Can you believe these guys? For the flac/MP3 comparison, that is exactly the type of music where you will not hear much difference at all, because that is all digitally synthesized music.

Then, the bit where they say sample rate doesn't matter... and also that bit depth doesn't matter... ::)  As part of my Studio Sound Engineering and Music Production classes, the VERY first thing they tell you is that yes, sample rate and bit depth do matter, and that you do indeed hear the difference (We even did a proper A/B comparison in class) provided you have capable hardware for the play back, and files that were created at those settings.

  You see, while a sample rate of 44.1Khz will represent audio up to 22.05khz, it will be doing so only twice per cycle. the result is, a sine wave at 22.05Khz sampled at 44.1khz, will come out as a square wave, 90 degrees out of phase (Assuming your samples happen at peak and trough)now, the representation of waves does get more accurate as the frequency goes down, but imagine for a moment a sample rate of 44.1Khz on a sine wave of 11.025Khz. this wave will only be represented at 4 points each cycle. This again leads to a far less than accurate representation, at a frequency where you will definitely hear the difference.

  Bit depth on the other hand refers to the number of different steps at which the amplitude of the wave can be measured. At 8Bit, there are only 256 different possible levels. At 16Bit, there are 65536 different levels. at 24Bit will yield 16 777 215 different levels. Not only do larger bit depths more accurately represent the slopes of sound waves, they also help with dynamic range. 16Bit audio will have a dynamic range of approx 96db, while 24Bit will result in a dynamic range of approx 144db, a difference you will definitely hear in music.

Now i realize this might be a bit in depth and yes it does suffice to say that 44.1Khz at 16Bit is sufficient for the average person on cheap speakers with no capable hardware, But if you have a capable DAC, decent amp, and speakers that can actually represent audio accurately, there is a massive difference in going to 48Khz at 24Bit, and again a big difference going to 96Khz 24Bit, and again if you push it all the way to 192Khz at 32Bit.

But again, if you set your playback up at 192Khz 32Bit, and have decent hardware capable of this, but you play a file that is 44.1 at 16Bit, it wont sound any different to if it was setup at 44.1 16Bit. So it is important to know (If you want to compare, and get the most out of your system) what sample rate and bit depth were used during recording, editing, exporting, and so on, in order to ensure the file is never down-sampled.

Re: More misinformation

Reply #1
Quote from: Mikhale on

  You see, while a sample rate of 44.1Khz will represent audio up to 22.05khz, it will be doing so only twice per cycle. the result is, a sine wave at 22.05Khz sampled at 44.1khz, will come out as a square wave, 90 degrees out of phase.
 

You need to go back to school and get a better grasp on how sampling and reconstruction works.
Creature of habit.

Re: More misinformation

Reply #2
You are new to Hydrogenaudio, first welcome, and be open to learn.

It looks like, even though you are supposed to have a technological knowledge of how ditigal audio works, in reality, you don't.

I haven't listened to the whole video, but skipping through it, it seems that what they are saying is correct. Probably they talk too much and don't show why, but other videos show it.

I recommend you to view these two videos from xiph.org, the creators of (ogg) Vorbis and Opus:  http://xiph.org/video/ , especially the second video, where it shows why your explanation is wrong.

There are some other threads here that talk about these things (bitrate and samplerate), but as a quick startpoint, this is what you should know:

1) Sample rate and bit rate are important on the recording/mixing/post-processing/mastering stage.
_ _ _ _ _
GIVEN REQUEST 1:
Arrange the blood smear listing below as a Markdown table with two columns, Row and Line. Number each line and leave out the blank lines.
_ _ _ _ _
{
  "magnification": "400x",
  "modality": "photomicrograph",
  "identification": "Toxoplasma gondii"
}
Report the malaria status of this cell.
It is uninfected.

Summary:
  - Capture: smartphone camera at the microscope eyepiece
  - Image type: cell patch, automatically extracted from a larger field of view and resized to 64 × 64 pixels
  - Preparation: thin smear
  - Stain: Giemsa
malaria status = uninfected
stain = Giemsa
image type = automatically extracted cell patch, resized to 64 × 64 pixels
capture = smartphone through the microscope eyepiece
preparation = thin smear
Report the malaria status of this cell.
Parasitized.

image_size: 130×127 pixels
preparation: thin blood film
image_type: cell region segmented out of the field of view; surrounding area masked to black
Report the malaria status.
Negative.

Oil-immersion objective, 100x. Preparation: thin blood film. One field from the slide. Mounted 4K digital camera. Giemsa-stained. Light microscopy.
_ _ _ _ _
GIVEN REQUEST 2:
Rewrite the forum thread on sample rate and bit depth above, starting with "Now i realize" and going on through "192Khz at 32Bit.", with "speakers" replaced by "headphones".

EXERCISE SOLUTION 1:
| Row | Line |
|---|---|
| 1 | { |
| 2 |   "magnification": "400x", |
| 3 |   "modality": "photomicrograph", |
| 4 |   "identification": "Toxoplasma gondii" |
| 5 | } |
| 6 | Report the malaria status of this cell. |
| 7 | It is uninfected. |
| 8 | Summary: |
| 9 |   - Capture: smartphone camera at the microscope eyepiece |
| 10 |   - Image type: cell patch, automatically extracted from a larger field of view and resized to 64 × 64 pixels |
| 11 |   - Preparation: thin smear |
| 12 |   - Stain: Giemsa |
| 13 | malaria status = uninfected |
| 14 | stain = Giemsa |
| 15 | image type = automatically extracted cell patch, resized to 64 × 64 pixels |
| 16 | capture = smartphone through the microscope eyepiece |
| 17 | preparation = thin smear |
| 18 | Report the malaria status of this cell. |
| 19 | Parasitized. |
| 20 | image_size: 130×127 pixels |
| 21 | preparation: thin blood film |
| 22 | image_type: cell region segmented out of the field of view; surrounding area masked to black |
| 23 | Report the malaria status. |
| 24 | Negative. |
| 25 | Oil-immersion objective, 100x. Preparation: thin blood film. One field from the slide. Mounted 4K digital camera. Giemsa-stained. Light microscopy. |

EXERCISE SOLUTION 2:
Now i realize this might be a bit in depth and yes it does suffice to say that 44.1Khz at 16Bit is sufficient for the average person on cheap headphones with no capable hardware, But if you have a capable DAC, decent amp, and headphones that can actually represent audio accurately, there is a massive difference in going to 48Khz at 24Bit, and again a big difference going to 96Khz 24Bit, and again if you push it all the way to 192Khz at 32Bit.